*** Passage given ***

First Deployment — Standing Up a New Environment¶
This document walks through deploying someli-api to a brand-new environment from zero — for example, when creating a new staging tenant, a new region, a recovered-after-disaster instance, or a previously undocumented production setup.
For ongoing day-to-day deploys to existing environments, see deployment.md. For local-machine setup, see getting-started.md.
[VERIFY]markers in this document indicate places where the codebase doesn't fully tell the answer and the team needs to confirm. Fill them in once and they're done forever.
1. Decide the target topology¶
someli-api currently uses two production-shape topologies (per deployment.md):
| Topology | Where it's used today | When to use for a new env |
|---|---|---|
| EC2 / Lightsail + nginx + PM2 | Dev (Lightsail), production (assumed) | Simpler, lower per-month cost, good for low-to-moderate traffic |
| Fargate (one image, many tasks) | UAT (uapi.someli.ai) |
Better for variable load, isolates worker types into separate tasks, native to ECS |
For a brand-new environment, Fargate is the recommended pattern — it's the more modern of the two, gives per-task scaling, and aligns with the §5.5 queue migration in the readiness roadmap. The EC2 + PM2 pattern is operationally heavier (manual provisioning, no auto-recovery beyond PM2's per-process restart, no per-job autoscaling).
This doc covers the Fargate pattern. If you're standing up a Lightsail / EC2 environment instead, see Appendix A.
2. AWS account prerequisites¶
The following must exist before any deploy can happen. Most are one-time setup per AWS account.
2.1 Networking¶
[VERIFY] VPC and subnets — does the team have an existing VPC layout for someli-api environments, or does each new environment get its own VPC? Recommended: one VPC per environment with public + private subnets in 2+ AZs.
Required networking primitives: - VPC with public and private subnets in at least 2 availability zones - Internet Gateway for the public subnets - NAT Gateway in each AZ (for private-subnet egress to AWS APIs and the internet) - Security groups: - One for the ALB (allows inbound 80/443 from anywhere) - One for Fargate tasks (allows inbound from the ALB SG only) - One for RDS (allows inbound 3306 from the Fargate task SG)

*** Records ***

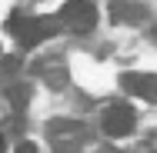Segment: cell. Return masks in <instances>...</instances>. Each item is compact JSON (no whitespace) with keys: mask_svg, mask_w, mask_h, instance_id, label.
I'll return each instance as SVG.
<instances>
[{"mask_svg":"<svg viewBox=\"0 0 157 153\" xmlns=\"http://www.w3.org/2000/svg\"><path fill=\"white\" fill-rule=\"evenodd\" d=\"M7 30L13 33V40L20 47H37V43H44L50 33L57 30V24L44 20V17H30V13H13L7 20Z\"/></svg>","mask_w":157,"mask_h":153,"instance_id":"6da1fadb","label":"cell"},{"mask_svg":"<svg viewBox=\"0 0 157 153\" xmlns=\"http://www.w3.org/2000/svg\"><path fill=\"white\" fill-rule=\"evenodd\" d=\"M60 24L74 33H90L97 24V7L90 0H70L60 7Z\"/></svg>","mask_w":157,"mask_h":153,"instance_id":"7a4b0ae2","label":"cell"},{"mask_svg":"<svg viewBox=\"0 0 157 153\" xmlns=\"http://www.w3.org/2000/svg\"><path fill=\"white\" fill-rule=\"evenodd\" d=\"M134 126H137V113H134L127 103H114V107L104 110V133H107V137H114V140L130 137Z\"/></svg>","mask_w":157,"mask_h":153,"instance_id":"3957f363","label":"cell"},{"mask_svg":"<svg viewBox=\"0 0 157 153\" xmlns=\"http://www.w3.org/2000/svg\"><path fill=\"white\" fill-rule=\"evenodd\" d=\"M121 87L134 97H144V100L157 103V73H124Z\"/></svg>","mask_w":157,"mask_h":153,"instance_id":"277c9868","label":"cell"},{"mask_svg":"<svg viewBox=\"0 0 157 153\" xmlns=\"http://www.w3.org/2000/svg\"><path fill=\"white\" fill-rule=\"evenodd\" d=\"M17 153H37V143H30V140H24V143L17 147Z\"/></svg>","mask_w":157,"mask_h":153,"instance_id":"5b68a950","label":"cell"},{"mask_svg":"<svg viewBox=\"0 0 157 153\" xmlns=\"http://www.w3.org/2000/svg\"><path fill=\"white\" fill-rule=\"evenodd\" d=\"M0 153H7V140L3 137H0Z\"/></svg>","mask_w":157,"mask_h":153,"instance_id":"8992f818","label":"cell"},{"mask_svg":"<svg viewBox=\"0 0 157 153\" xmlns=\"http://www.w3.org/2000/svg\"><path fill=\"white\" fill-rule=\"evenodd\" d=\"M154 37H157V27H154Z\"/></svg>","mask_w":157,"mask_h":153,"instance_id":"52a82bcc","label":"cell"}]
</instances>
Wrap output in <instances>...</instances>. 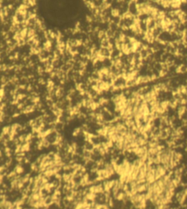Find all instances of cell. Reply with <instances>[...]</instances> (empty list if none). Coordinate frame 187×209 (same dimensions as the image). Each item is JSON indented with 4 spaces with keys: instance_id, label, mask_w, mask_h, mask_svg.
I'll list each match as a JSON object with an SVG mask.
<instances>
[{
    "instance_id": "1",
    "label": "cell",
    "mask_w": 187,
    "mask_h": 209,
    "mask_svg": "<svg viewBox=\"0 0 187 209\" xmlns=\"http://www.w3.org/2000/svg\"><path fill=\"white\" fill-rule=\"evenodd\" d=\"M85 10L83 0H39L38 12L48 24L67 27L76 23Z\"/></svg>"
},
{
    "instance_id": "3",
    "label": "cell",
    "mask_w": 187,
    "mask_h": 209,
    "mask_svg": "<svg viewBox=\"0 0 187 209\" xmlns=\"http://www.w3.org/2000/svg\"><path fill=\"white\" fill-rule=\"evenodd\" d=\"M146 22H147V26H148V29L149 30V31H152V30L154 29L157 26V23H156L155 18H150Z\"/></svg>"
},
{
    "instance_id": "2",
    "label": "cell",
    "mask_w": 187,
    "mask_h": 209,
    "mask_svg": "<svg viewBox=\"0 0 187 209\" xmlns=\"http://www.w3.org/2000/svg\"><path fill=\"white\" fill-rule=\"evenodd\" d=\"M128 13L129 14H130L131 15L136 17V18L139 15L138 5L137 3L136 0H132V2L129 3Z\"/></svg>"
}]
</instances>
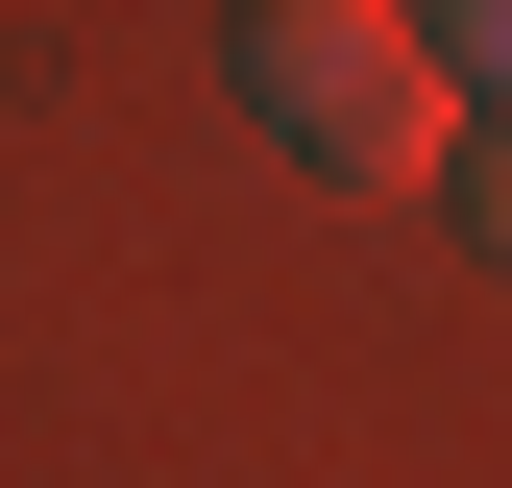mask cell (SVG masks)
<instances>
[{
	"label": "cell",
	"instance_id": "cell-1",
	"mask_svg": "<svg viewBox=\"0 0 512 488\" xmlns=\"http://www.w3.org/2000/svg\"><path fill=\"white\" fill-rule=\"evenodd\" d=\"M244 98H269V147L342 171V196H391V171L464 147V122H439V25H415V0H244Z\"/></svg>",
	"mask_w": 512,
	"mask_h": 488
},
{
	"label": "cell",
	"instance_id": "cell-2",
	"mask_svg": "<svg viewBox=\"0 0 512 488\" xmlns=\"http://www.w3.org/2000/svg\"><path fill=\"white\" fill-rule=\"evenodd\" d=\"M464 220H488V269H512V122H464Z\"/></svg>",
	"mask_w": 512,
	"mask_h": 488
},
{
	"label": "cell",
	"instance_id": "cell-3",
	"mask_svg": "<svg viewBox=\"0 0 512 488\" xmlns=\"http://www.w3.org/2000/svg\"><path fill=\"white\" fill-rule=\"evenodd\" d=\"M415 25H439V49H464V74H512V0H415Z\"/></svg>",
	"mask_w": 512,
	"mask_h": 488
}]
</instances>
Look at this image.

***

> Tasks for this exercise:
[1] According to the first-deployment guide, which topology is recommended when standing up a brand-new environment?
[2] Write the next part of the first-deployment guide, picking up right after its final sentence.

> Final results:
[1] Fargate is the recommended pattern.

[2]
2.2 RDS MySQL¶
Engine: MySQL 8.0 (or 5.7 to match existing — verify)
Instance type: db.t4g.medium for dev, db.m6g.large+ for prod
Multi-AZ: Yes for prod, optional for dev
Storage: gp3, 100 GB to start, autoscaling on
Backups: 7 day retention minimum
Encryption: KMS-encrypted (storage and snapshots)
Subnet group: private subnets only
[VERIFY] MySQL version — production today is on which exact MySQL version? Match it for consistency.
[VERIFY] Do existing environments use Multi-AZ? Prod should. Dev usually doesn't. Confirm before standing up.
After RDS is provisioned: 1. Connect from a bastion or jumpbox (RDS is in private subnets). 2. Create the application database and user:
CREATE DATABASE someli CHARACTER SET utf8mb4 COLLATE utf8mb4_unicode_ci;
CREATE USER 'someli_app'@'%' IDENTIFIED BY '<strong-password>';
GRANT SELECT, INSERT, UPDATE, DELETE, EXECUTE ON someli.* TO 'someli_app'@'%';
-- For schema bootstrapping you may need DDL temporarily:
-- GRANT ALL ON someli.* TO 'someli_app'@'%';
FLUSH PRIVILEGES;
2.3 S3 buckets¶
The application uses two S3 buckets in two regions:
| Bucket | Region | Purpose | Env var |
|---|---|---|---|
| Primary | us-west-2 | User uploads, generated designs, RAG documents | S3_Bucket_Name, S3_Region |
| Secondary | us-west-1 | Region-specific delivery / media library | S3_Bucket_Name2, S3_Region2 |
[VERIFY] Naming convention — what's the team's standard for bucket names per environment? Suggested:
someli-{env}-primary-{region}andsomeli-{env}-media-{region}.
For each bucket: - Versioning enabled (recommended) - Server-side encryption (SSE-S3 or SSE-KMS) - Bucket policy that allows the Fargate task IAM role to GetObject/PutObject/DeleteObject - A lifecycle policy for cost control (e.g., move objects > 90 days to Standard-IA)
[VERIFY] Are the prod buckets behind CloudFront? If yes, also provision a CloudFront distribution per bucket and document the distribution domain.
2.4 ECR repository¶
Region: us-west-2 (matches existing UAT — account 255061853867)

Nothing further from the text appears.